== Problem requirements ==
Return as a JSON list of strings, one per line, the lines running from the one containing "What is the exact" through the one containing "the tail light at [536,194] →", both included, with blank lines omitted.

* Begin Supplied data *

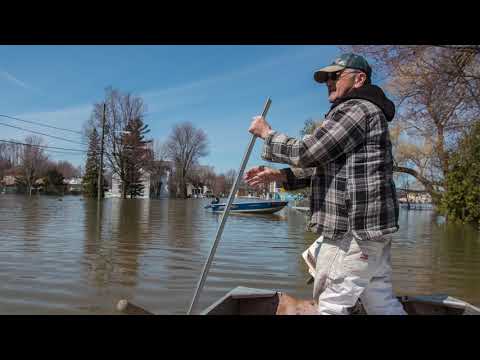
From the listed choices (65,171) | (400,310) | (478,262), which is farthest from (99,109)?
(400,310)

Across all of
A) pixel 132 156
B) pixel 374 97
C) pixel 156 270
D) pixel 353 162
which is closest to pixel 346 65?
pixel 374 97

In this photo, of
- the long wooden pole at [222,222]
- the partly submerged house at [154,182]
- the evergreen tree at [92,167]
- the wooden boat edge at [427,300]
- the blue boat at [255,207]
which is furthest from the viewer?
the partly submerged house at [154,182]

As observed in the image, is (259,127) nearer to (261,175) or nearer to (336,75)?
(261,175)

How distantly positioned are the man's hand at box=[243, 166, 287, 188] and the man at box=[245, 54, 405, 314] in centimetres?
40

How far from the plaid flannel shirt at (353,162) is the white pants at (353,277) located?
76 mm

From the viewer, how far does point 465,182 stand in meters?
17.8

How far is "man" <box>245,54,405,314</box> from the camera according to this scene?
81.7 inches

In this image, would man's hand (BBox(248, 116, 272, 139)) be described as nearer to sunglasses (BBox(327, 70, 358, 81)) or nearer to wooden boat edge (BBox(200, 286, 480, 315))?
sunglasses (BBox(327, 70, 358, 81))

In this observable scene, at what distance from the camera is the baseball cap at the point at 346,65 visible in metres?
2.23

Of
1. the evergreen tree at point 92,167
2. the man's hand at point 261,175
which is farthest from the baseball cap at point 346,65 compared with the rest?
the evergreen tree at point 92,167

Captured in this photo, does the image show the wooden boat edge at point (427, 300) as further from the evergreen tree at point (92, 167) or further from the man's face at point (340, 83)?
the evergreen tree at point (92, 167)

* End Supplied data *
* Begin Supplied data *

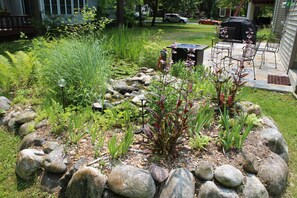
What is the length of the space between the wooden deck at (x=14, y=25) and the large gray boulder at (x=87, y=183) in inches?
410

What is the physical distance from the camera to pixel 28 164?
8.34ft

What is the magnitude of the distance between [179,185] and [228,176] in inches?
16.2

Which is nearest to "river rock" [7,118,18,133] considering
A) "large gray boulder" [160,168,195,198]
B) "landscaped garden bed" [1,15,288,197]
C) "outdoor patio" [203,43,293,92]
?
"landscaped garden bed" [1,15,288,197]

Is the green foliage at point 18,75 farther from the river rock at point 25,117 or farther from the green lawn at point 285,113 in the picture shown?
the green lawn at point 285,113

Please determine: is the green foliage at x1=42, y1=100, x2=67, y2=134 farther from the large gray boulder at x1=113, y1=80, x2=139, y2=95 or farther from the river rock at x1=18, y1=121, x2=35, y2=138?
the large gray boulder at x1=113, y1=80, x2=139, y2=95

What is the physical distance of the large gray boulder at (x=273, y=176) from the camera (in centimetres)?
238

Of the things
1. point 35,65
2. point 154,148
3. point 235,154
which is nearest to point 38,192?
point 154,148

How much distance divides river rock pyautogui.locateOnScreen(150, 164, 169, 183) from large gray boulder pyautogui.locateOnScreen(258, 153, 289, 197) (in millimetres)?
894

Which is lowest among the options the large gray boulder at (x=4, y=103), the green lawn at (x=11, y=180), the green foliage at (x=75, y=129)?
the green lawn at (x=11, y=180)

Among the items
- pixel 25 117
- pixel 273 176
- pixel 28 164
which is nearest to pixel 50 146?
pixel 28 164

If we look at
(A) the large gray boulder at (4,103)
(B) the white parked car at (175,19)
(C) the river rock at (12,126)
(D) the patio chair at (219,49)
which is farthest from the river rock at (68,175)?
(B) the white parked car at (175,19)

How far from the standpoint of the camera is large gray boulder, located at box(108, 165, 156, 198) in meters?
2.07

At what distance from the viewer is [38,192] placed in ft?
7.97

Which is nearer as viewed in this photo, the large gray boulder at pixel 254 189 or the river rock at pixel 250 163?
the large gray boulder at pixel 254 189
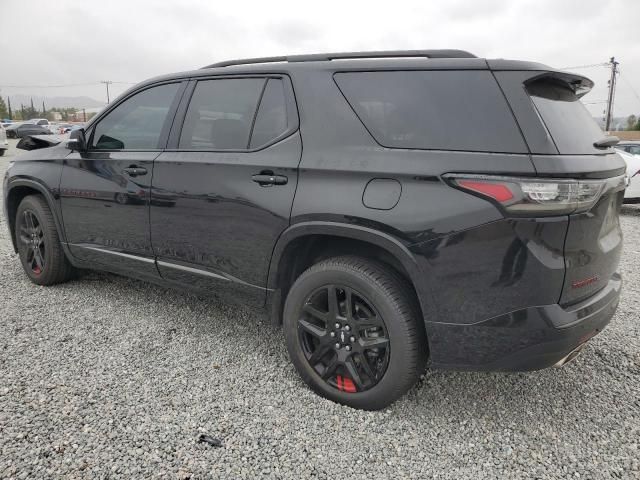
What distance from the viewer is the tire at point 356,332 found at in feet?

* End Supplied data *
* Begin Supplied data *

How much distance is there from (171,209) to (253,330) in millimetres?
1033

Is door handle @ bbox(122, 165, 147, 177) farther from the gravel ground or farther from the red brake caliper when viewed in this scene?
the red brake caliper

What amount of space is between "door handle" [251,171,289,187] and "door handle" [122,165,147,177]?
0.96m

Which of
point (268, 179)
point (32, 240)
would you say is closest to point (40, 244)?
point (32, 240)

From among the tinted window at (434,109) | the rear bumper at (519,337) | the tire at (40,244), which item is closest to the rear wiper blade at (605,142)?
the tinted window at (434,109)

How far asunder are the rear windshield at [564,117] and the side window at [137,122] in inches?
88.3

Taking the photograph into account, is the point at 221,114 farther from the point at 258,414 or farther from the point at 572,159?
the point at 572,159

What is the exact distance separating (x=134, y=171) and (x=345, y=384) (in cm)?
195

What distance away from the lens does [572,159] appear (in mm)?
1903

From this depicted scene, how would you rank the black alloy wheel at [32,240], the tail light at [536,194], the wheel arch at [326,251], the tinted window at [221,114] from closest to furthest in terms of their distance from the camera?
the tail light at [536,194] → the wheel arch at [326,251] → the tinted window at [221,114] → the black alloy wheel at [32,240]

* End Supplied data *

== Task solution ==
[
  "What is the exact distance separating (x=134, y=171) and (x=345, y=384) (in cm)?",
  "195",
  "What distance away from the lens does [572,159] appear (in mm)?",
  "1903",
  "From this depicted scene, how would you rank the black alloy wheel at [32,240], the tail light at [536,194], the wheel arch at [326,251], the tinted window at [221,114] from closest to furthest in terms of their distance from the camera?",
  "the tail light at [536,194] → the wheel arch at [326,251] → the tinted window at [221,114] → the black alloy wheel at [32,240]"
]